No hope. No way out. And there never was a chance of either.

That's what's scared me.

So as Christmas approaches I urge anyone stupid enough to read this. Dumb as it sounds, half-watching a film terrified me and reminded me... or maybe just revealed to me... how incredibly lucky we are. We do not have to live not knowing if our friends and family survived. We don't have to dig through rubble. We have trees that are alive, and birds that live with them. Healthy children are alive who have futures.

I may only have caught a glimpse of a world without them (odd how seeing Skaro never effected me so), but it makes me realize how many of our problems are so petty. I actually got upset about being fired from a job I didn't enjoy with people I didn't like in a place I didn't want to go every day?

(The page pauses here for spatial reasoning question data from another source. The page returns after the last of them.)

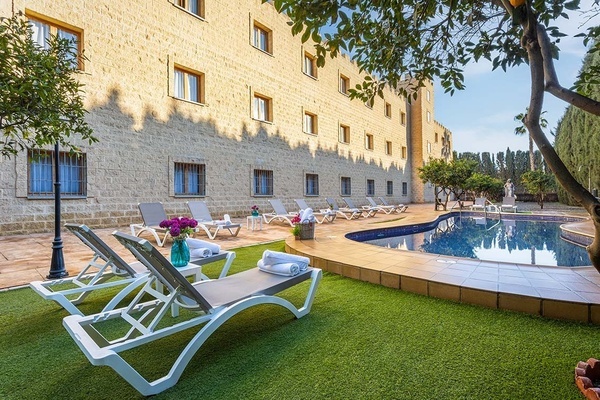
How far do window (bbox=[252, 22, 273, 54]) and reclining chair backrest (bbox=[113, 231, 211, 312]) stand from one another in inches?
471

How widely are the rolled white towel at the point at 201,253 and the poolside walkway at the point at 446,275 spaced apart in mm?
1530

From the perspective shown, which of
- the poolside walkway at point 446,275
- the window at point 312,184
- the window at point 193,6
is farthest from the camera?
the window at point 312,184

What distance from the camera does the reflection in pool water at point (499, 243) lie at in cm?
594

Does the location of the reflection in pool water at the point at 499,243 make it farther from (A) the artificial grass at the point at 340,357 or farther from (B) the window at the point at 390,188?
(B) the window at the point at 390,188

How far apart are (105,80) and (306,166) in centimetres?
835

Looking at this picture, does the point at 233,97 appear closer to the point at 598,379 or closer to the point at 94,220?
the point at 94,220

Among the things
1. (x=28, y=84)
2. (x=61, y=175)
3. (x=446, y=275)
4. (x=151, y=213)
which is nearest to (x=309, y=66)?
(x=151, y=213)

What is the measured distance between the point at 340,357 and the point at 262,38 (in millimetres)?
13263

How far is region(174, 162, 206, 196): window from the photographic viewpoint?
31.9 feet

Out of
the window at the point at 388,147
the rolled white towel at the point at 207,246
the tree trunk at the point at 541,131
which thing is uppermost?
the window at the point at 388,147

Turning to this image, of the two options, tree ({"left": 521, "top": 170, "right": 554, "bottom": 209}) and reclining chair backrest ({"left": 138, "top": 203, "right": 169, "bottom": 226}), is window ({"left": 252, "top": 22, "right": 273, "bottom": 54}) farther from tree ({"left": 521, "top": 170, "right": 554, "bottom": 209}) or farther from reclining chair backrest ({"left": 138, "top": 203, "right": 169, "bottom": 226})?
tree ({"left": 521, "top": 170, "right": 554, "bottom": 209})

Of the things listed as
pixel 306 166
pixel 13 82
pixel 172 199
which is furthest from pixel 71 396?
pixel 306 166

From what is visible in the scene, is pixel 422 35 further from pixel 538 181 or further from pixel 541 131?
pixel 538 181

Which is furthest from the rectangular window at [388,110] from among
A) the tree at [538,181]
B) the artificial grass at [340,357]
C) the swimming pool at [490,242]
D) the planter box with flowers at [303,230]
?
the artificial grass at [340,357]
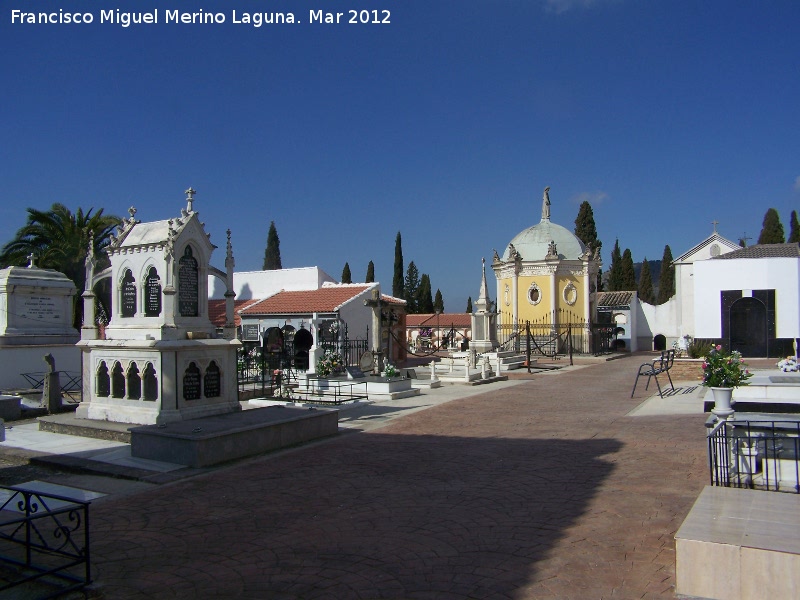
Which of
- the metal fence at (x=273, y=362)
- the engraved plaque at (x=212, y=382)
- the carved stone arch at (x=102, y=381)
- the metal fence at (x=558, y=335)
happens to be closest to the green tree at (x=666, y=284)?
the metal fence at (x=558, y=335)

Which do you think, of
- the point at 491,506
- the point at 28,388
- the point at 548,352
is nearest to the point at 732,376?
the point at 491,506

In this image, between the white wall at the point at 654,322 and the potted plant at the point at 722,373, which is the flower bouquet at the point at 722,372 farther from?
the white wall at the point at 654,322

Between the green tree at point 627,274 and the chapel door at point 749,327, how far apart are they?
33.7 m

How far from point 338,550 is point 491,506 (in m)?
2.11

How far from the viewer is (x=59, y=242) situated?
2862 centimetres

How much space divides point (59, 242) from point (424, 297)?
43548 mm

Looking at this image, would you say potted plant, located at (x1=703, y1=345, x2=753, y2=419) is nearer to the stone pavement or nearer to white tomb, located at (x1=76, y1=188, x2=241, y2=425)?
the stone pavement

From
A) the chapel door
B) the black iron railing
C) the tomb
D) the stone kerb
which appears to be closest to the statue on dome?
the chapel door

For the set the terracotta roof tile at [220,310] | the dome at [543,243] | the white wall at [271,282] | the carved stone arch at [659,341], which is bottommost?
the carved stone arch at [659,341]

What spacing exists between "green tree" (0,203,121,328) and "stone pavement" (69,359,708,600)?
22001mm

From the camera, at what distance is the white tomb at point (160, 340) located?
1202cm

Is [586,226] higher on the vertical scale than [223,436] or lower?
higher

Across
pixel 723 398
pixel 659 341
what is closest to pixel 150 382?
pixel 723 398

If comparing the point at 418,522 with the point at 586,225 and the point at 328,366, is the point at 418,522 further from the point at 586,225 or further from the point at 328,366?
the point at 586,225
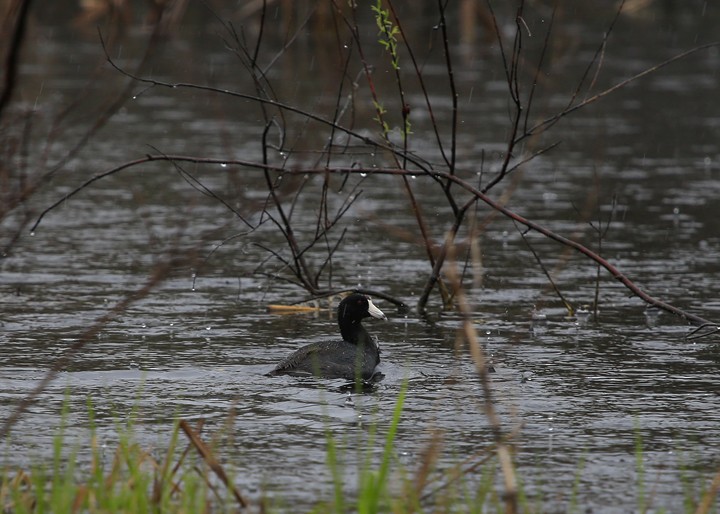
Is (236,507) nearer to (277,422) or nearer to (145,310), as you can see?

Sparacus completely missing the point of his favorite show leaves me in a mindless fury? The realization it will most likely be a week before I can watch Voyage of the Damned?

It's petty! Pointless! Utterly irrelevent!

And thank any god you care to mention the world is so wonderful we can even imagine such trivialities, a world of trees, and animals, and Christmas, and love.

So, this is the Youth of Australia's Christmas address to the Nation.